**EXERCISES**.
[1] What does the piece on lasers say sets laser light apart from conventional light sources?
[2] Continue the piece on lasers from its last sentence.

**PROVIDED TEXT**.
========

The word ‘laser’ conjures up very strong emotions in many of my patients: ranging from pure elation to extreme aversion. This comes from a lack of understanding of the very concept of laser, not to mention the fact that many have strong misconceptions about lasers.
Quite a few think they are a cure-all, while others tell stories of someone who was sidelined for weeks to nurse scarring from a laser blast.
What is LASER?
The truth is, Lasers are not at all that magical. They are, simply, machines which emit light.
The difference is that unlike conventional light sources, lasers emit intensely bright light of a fixed wavelength, which is in phase. (Think of a scenario where 3 children are on swings in a playground. If all of them are moving in tandem, they are in phase. If they way they move bears no relation to each other, they are out of phase).

========

**PROVIDED RECORDS**.
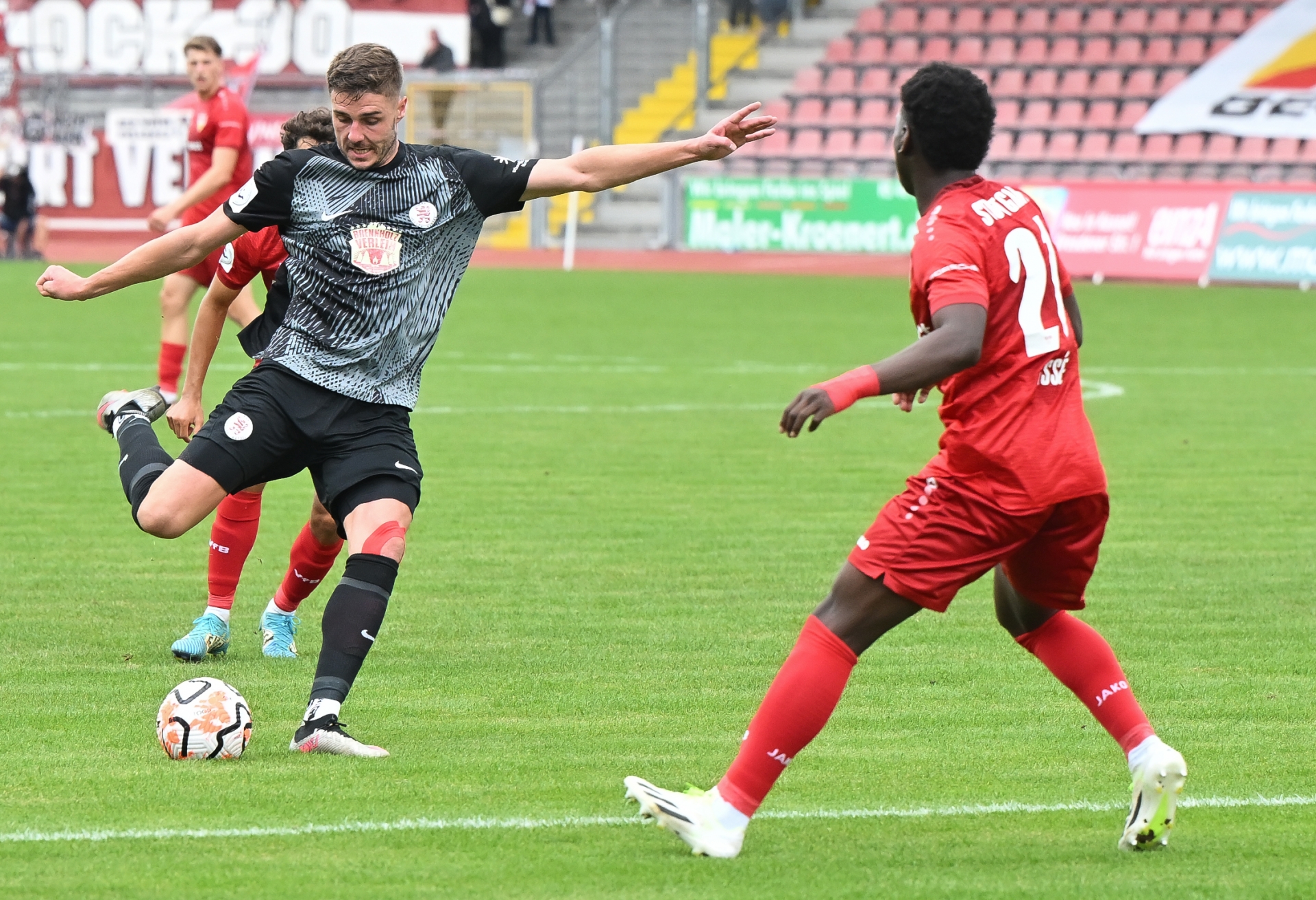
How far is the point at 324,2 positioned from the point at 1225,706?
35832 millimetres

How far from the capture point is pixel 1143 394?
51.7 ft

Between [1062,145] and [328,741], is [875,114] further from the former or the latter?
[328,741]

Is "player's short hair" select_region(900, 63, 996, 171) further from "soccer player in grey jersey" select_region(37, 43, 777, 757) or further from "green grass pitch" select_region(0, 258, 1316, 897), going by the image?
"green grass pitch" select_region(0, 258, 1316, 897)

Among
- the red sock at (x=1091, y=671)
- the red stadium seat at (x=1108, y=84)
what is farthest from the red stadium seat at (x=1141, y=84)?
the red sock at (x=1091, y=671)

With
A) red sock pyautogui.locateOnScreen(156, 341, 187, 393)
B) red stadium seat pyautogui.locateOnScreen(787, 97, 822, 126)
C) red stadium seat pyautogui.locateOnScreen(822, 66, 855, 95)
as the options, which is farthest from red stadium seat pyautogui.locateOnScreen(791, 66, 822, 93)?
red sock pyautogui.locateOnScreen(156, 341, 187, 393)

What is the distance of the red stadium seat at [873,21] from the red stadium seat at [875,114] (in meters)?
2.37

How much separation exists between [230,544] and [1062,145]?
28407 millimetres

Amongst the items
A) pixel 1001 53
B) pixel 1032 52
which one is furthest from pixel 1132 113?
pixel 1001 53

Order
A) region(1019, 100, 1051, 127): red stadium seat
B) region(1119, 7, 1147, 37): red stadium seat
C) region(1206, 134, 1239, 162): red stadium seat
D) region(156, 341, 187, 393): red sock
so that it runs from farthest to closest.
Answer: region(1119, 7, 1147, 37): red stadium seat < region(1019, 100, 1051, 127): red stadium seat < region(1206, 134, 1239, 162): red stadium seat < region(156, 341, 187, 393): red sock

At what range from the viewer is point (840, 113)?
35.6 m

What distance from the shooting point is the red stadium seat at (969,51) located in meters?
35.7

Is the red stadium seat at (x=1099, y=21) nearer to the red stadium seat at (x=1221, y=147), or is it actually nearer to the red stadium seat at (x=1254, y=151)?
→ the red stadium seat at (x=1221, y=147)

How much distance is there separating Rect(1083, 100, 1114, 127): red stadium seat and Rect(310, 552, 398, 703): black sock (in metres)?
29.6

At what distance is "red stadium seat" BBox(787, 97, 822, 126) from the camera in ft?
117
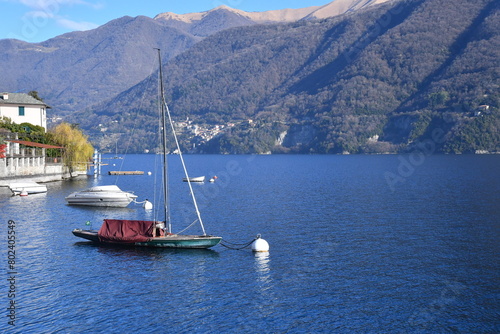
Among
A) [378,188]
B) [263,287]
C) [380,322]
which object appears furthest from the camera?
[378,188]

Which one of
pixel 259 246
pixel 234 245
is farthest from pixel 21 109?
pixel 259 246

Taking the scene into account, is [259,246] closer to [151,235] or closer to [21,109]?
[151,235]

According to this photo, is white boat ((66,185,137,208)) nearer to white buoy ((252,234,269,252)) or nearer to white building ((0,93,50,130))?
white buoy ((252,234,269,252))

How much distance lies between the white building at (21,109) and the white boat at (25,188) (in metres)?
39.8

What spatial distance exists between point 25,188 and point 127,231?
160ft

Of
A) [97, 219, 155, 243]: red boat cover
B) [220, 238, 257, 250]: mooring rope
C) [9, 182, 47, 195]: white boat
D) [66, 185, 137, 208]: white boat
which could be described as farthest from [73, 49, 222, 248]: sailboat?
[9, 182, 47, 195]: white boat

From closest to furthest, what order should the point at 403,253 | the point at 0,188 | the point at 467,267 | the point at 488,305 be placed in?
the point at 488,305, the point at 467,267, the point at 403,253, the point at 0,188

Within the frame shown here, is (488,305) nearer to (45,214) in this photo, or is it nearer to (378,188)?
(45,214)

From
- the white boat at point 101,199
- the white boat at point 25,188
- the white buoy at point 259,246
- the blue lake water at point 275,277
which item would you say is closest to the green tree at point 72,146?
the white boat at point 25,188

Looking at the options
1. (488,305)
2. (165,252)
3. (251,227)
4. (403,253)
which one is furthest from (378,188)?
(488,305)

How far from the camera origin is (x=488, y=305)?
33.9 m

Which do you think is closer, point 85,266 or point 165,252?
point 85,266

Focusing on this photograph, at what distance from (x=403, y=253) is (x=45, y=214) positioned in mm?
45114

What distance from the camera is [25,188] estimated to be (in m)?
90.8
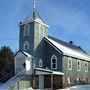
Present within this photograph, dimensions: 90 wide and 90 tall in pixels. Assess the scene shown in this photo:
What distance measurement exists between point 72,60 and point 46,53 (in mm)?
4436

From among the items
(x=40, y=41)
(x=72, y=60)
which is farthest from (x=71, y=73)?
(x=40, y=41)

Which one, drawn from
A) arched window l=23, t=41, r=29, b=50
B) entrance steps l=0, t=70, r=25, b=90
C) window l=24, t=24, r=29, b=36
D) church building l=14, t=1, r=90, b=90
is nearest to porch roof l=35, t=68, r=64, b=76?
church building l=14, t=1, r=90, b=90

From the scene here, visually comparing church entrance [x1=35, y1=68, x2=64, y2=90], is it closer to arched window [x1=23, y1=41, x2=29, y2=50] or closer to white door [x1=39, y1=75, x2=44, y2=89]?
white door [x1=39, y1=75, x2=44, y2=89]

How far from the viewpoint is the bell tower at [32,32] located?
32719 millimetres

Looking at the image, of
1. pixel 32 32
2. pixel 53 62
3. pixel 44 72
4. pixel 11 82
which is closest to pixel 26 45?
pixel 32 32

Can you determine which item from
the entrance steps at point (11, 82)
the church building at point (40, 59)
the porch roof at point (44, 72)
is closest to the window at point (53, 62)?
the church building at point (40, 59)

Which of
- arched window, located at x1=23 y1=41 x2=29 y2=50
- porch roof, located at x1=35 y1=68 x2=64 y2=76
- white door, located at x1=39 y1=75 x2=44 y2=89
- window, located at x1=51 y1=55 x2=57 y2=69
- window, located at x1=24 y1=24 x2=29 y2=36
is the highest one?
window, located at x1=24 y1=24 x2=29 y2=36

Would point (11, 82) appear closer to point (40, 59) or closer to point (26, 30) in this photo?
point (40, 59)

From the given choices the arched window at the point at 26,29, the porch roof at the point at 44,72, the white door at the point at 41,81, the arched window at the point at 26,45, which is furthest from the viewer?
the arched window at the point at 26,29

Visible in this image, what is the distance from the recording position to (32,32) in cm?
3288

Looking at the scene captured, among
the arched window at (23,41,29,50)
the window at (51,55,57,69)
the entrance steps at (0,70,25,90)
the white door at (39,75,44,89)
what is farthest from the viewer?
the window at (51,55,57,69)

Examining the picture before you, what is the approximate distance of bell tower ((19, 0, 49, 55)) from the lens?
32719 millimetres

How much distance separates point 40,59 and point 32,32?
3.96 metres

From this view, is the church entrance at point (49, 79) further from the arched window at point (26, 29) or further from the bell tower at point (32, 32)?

========

**ANSWERS FOR THE EXERCISE**.
[1] Lasers emit intensely bright light of a fixed wavelength, which is in phase.

[2]
By using different materials, the wavelength of the light emitted can be controlled. You have heard terms like Ruby Laser, Nd:Yag Laser, etc. These refer to the laser medium which is housed in the laser machine. They are the ones which determine the wavelength of the emitted light.
Now why is the wavelength important?
Different lasers target different skin component
Our skin has different components and each of these components absorb light in different ways with different wavelengths. By using different lasers and the appropriate settings, different structures in the skin can be targeted and selectively destroyed. One can target the melanin (pigmented component), the haemoglobin (in blood vessels), the hair follicles, or the water in the skin with different lasers.
With this simple yet important principle, lasers have become an important tool in cosmetic dermatology. Pigment Lasers target pigment in the skin to break down the melanin and lighten pigmentation. Similarly, vein removal lasers target the hemoglobin in the blood, to cause the veins to coagulate and be removed from the skin. Rejuvenation lasers target the water and collagen in the mid layer of the skin – the dermis – to induce new collagen formation.
It is important to remember, however, that lasers are not a cure all. Many a time, alternative treatment methods may actually be superior to lasers. You should consult your doctor for more information.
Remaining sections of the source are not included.